# Boston: is it worth a visit?



## editor (Dec 3, 2007)

My sum knowledge of Boston is just about the dreadful band and the Tea Party. But there must be more.

So, is it worth a visit? What's there to see (apart from the usual touristy stuff)?

Opinions and advice please!


----------



## Dubversion (Dec 3, 2007)

never been but my impression is that it's very anglophile and quite college-y. If it's still autumnal (rather than wintery) then that part of the world is apparently really beautiful.


----------



## sojourner (Dec 3, 2007)

I'd go anywhere I hadn't been, just because I haven't been there yet


----------



## lemontop (Dec 3, 2007)

I went there a few years ago. One thing I remember clearly is that you couldn't buy booze on a Sunday in the shops. They cover it all up in nets.

There's a red line going through the city that you follow to see all the tourist sites. Made me feel like a kid! It was an ok place but there's not masses to do. We went over to Cape Cod which was fun. There were loads of drag queens dressed like Diana Ross wandering around in the middle of the day.


----------



## phildwyer (Dec 3, 2007)

Very nice place apart from the weather. Best pub in town is the Ratskeller.


----------



## catrina (Dec 3, 2007)

I quite liked Boston as a place to live. The North End is home to a second and third generation micro Italy with some seriously good food. The rest is kind of like a mini-London, but it's nice. With the universities comes a lot of old vintage bookshops, although I fear many of them have closed since I left in 2000. There also used to be a great little movie theater in Cambridge, The Brattle Street Theater.

When I was there, there were always tons of good gigs going on, lots of good restaurants and off the beaten path stuff to do. Very pretty in the spring and especially the autumn when the leaves are changing, and a trip out to Cape Cod is always interesting (especially if you can make it up to P-town, or Provincetown). 

And there used to be a vintage clothes shop that sold clothes by the pound (in weight, that is!), $1 for a pound of clothes! The Garment District.

I'm feeling really old writing this since all of my info is probably very dated, but in sum I'd say it's not New York, but it's still worth a visit! 

If you've never seen the leaves change in the autumn in New England, then that is definitely a site to see.
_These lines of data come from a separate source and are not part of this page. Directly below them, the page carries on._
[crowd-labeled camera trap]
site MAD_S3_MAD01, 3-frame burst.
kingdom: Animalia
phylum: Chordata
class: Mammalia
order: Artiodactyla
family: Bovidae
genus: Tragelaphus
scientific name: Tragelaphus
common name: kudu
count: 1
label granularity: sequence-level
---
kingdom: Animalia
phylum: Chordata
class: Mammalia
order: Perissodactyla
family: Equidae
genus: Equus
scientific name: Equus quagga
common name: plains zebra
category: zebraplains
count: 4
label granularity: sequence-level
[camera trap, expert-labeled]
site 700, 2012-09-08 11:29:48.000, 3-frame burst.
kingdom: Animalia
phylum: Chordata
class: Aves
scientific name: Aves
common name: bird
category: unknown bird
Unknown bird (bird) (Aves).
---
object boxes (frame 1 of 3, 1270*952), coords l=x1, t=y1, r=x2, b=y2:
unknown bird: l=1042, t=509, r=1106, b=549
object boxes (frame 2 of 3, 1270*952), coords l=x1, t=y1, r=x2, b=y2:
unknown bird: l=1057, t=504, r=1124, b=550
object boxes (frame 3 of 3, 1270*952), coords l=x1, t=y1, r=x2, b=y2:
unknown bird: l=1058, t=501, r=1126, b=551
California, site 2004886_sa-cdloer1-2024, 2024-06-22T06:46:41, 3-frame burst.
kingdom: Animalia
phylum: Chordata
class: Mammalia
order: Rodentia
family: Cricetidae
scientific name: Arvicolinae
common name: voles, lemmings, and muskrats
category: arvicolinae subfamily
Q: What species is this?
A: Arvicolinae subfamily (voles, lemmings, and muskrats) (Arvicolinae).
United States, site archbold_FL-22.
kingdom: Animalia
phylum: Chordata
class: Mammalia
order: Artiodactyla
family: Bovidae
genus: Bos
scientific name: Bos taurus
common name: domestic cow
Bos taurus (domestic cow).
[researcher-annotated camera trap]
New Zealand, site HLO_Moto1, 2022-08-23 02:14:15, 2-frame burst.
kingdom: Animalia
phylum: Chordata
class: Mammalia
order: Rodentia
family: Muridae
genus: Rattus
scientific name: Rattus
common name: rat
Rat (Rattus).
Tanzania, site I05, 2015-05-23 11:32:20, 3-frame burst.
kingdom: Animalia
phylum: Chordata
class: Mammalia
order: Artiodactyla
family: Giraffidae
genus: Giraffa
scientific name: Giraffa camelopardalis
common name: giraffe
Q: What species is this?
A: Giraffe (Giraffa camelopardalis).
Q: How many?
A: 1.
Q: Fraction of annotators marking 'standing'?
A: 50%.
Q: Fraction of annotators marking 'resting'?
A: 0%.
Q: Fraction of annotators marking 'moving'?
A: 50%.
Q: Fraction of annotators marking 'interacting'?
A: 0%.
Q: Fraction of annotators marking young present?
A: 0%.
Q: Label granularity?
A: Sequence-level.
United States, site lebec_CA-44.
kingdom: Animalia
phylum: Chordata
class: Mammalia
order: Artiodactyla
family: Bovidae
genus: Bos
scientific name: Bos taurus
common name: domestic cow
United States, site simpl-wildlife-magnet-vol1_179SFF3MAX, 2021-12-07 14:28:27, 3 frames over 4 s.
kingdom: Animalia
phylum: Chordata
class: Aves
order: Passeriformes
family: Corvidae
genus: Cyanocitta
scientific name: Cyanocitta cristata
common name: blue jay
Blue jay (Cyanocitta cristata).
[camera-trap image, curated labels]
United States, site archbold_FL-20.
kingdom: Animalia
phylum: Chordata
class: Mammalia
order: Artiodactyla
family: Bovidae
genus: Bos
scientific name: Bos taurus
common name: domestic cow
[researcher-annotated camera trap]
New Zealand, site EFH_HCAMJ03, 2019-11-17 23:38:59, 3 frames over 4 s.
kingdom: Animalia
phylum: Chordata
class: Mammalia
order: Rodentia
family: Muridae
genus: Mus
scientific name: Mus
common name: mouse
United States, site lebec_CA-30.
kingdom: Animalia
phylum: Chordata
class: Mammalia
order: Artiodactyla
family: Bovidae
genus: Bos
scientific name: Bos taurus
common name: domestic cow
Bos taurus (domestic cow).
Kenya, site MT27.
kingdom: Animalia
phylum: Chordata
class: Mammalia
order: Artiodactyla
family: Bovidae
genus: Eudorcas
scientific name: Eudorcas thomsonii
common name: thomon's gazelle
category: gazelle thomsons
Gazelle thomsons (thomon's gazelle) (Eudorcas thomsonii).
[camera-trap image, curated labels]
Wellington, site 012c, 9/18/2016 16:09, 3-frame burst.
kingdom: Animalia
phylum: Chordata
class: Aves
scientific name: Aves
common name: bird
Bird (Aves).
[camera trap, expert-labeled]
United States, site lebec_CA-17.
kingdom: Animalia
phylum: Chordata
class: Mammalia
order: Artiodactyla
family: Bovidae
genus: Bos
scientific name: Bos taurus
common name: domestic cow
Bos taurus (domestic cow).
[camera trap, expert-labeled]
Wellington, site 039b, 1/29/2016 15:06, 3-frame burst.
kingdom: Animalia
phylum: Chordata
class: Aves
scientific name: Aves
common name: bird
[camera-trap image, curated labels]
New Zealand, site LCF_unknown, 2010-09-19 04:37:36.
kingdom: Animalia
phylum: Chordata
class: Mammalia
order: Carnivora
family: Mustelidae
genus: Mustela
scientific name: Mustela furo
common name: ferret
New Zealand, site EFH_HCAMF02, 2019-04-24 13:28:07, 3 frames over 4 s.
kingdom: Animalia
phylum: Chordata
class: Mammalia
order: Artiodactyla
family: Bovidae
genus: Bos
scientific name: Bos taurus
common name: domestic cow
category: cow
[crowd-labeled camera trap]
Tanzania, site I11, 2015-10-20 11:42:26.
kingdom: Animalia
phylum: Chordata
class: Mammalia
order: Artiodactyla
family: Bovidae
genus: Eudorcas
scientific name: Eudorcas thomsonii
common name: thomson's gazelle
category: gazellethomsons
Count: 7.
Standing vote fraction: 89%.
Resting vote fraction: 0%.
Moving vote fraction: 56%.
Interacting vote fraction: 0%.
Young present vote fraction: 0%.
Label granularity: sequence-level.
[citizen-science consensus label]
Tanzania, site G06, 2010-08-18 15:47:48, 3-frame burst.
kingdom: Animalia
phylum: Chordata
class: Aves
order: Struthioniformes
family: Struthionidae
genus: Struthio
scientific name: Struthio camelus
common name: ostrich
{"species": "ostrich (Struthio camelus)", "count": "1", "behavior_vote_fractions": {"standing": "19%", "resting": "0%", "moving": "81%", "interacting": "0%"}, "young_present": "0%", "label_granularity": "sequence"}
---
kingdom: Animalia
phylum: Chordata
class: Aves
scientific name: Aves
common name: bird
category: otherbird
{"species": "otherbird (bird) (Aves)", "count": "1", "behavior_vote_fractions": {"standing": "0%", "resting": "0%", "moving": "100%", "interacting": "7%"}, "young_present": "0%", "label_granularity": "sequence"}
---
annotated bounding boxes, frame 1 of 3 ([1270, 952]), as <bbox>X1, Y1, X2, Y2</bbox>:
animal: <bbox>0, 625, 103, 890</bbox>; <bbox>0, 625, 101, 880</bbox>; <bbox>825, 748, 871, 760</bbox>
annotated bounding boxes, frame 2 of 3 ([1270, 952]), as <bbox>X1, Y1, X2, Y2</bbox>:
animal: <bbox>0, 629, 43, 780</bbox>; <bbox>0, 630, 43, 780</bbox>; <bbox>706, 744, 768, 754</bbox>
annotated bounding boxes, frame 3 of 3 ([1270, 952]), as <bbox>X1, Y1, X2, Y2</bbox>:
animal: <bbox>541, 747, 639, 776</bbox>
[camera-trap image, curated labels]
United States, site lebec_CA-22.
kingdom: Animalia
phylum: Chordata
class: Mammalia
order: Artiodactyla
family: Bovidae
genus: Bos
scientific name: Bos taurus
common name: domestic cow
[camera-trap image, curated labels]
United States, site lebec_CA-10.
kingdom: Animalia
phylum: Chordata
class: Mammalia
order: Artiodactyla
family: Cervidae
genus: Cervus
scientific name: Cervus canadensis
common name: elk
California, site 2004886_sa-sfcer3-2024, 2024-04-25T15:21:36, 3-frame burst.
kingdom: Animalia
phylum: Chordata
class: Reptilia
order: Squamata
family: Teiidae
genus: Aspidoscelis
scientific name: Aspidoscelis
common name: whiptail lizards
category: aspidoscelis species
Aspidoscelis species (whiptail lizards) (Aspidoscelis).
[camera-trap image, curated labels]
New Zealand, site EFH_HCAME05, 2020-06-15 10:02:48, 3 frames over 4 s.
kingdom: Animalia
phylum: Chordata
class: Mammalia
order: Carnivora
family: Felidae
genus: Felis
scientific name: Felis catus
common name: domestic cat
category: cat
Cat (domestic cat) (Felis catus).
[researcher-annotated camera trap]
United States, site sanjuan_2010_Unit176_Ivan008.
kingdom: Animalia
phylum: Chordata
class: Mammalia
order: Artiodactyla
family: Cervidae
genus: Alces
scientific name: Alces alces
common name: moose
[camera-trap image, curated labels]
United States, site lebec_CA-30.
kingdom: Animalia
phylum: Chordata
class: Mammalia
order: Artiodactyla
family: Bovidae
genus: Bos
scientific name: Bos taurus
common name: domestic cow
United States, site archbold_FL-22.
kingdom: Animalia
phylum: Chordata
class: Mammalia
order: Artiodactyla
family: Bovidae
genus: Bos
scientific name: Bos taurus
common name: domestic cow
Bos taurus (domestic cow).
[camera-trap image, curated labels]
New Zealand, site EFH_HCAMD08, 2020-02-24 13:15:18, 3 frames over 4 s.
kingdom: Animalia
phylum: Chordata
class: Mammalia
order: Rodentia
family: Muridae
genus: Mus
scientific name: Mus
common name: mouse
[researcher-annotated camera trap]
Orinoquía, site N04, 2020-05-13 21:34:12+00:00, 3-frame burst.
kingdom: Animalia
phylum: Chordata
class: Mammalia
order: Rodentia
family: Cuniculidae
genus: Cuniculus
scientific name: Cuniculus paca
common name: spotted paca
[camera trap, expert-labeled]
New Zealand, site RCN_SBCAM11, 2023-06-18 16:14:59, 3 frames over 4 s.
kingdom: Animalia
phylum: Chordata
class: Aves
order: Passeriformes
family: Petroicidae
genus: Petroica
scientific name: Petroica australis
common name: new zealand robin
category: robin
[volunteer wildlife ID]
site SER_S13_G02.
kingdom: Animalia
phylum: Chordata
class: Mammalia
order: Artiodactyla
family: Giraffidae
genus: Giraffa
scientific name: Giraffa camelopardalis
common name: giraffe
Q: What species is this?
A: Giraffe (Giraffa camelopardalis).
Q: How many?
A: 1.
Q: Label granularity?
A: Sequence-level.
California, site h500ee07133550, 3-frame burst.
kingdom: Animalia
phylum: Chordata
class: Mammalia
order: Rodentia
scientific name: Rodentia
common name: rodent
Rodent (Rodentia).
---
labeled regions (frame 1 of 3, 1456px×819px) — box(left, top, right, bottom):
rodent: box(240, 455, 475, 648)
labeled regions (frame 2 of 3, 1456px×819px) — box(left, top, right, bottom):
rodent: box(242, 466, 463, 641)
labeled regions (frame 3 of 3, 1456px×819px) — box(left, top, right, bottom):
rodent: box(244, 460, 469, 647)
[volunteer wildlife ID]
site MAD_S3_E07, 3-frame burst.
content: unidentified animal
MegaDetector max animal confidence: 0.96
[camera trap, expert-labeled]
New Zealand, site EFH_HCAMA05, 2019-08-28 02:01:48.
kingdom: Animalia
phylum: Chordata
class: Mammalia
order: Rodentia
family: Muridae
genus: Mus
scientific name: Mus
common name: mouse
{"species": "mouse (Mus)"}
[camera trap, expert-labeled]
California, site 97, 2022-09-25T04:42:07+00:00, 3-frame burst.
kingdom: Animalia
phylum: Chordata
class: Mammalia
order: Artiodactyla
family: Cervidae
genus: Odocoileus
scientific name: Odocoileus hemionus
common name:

Spend a few days in Boston, then drive out to the country, it really is beautiful.


----------



## Johnny Canuck3 (Dec 3, 2007)

Yes. It's one of my favourite cities in the US, along with SF and Chicago. Never been to New York.

Like SF especially, Boston doesn't feel like an 'american' city, the way that places like Minneapolis, or Phoenix do. Because of all the universities and schools of whatever description, it's filled with youth, activity, and ideas. Well worth a visit: make sure you cross the river into Cambridge, as well.


----------



## Sigmund Fraud (Dec 4, 2007)

I was there a month ago for a couple of days. Small by US standards, feels about the same size as Dublin, despite the impressive waterfront skyline.  I was in NYC a few days before that so it felt a lot less dynamic and much more chilled, but then almost everywhere would.  Cambridge is beautiful and er, if you're a fan of fixed wheel bike action I saw more trick fixies in Boston than NYC and London combined.  Has a strange preppy but left wing / libertarian bent for a US city.  I'd say a visit was worth it but 2 days plenty.  The Amtrak up from NY is about $60 and more fun and picturesque than the stupidly short flight.


----------



## catrina (Dec 4, 2007)




----------



## Roadkill (Dec 4, 2007)

I spent a day in Boston a few years ago, during a two-week stay in New Hampshire, and really liked it.  I'd like to go back.


----------



## bouncer_the_dog (Dec 4, 2007)

Definatley worth a visit. Great bar culture loads of historical stuff, I went on a cool trip around the harbour on a boat and they had a WWII destroyer and a latest spec amphibious assault ship to go around. If you eat fish you are sorted. When I went to visit the university it was like being in a GAP advert!


----------



## boohoo (Dec 4, 2007)

Go here:

http://en.wikipedia.org/wiki/Scituate,_Massachusetts

It's 25 miles down from Boston - I've never been but it was founded by some of my ancestors...


----------



## Maggot (Dec 4, 2007)

Johnny Canuck2 said:
			
		

> Yes. It's one of my favourite cities in the US, along with SF and Chicago. Never been to New York.
> 
> Like SF especially, Boston doesn't feel like an 'american' city, the way that places like Minneapolis, or Phoenix do. Because of all the universities and schools of whatever description, it's filled with youth, activity, and ideas.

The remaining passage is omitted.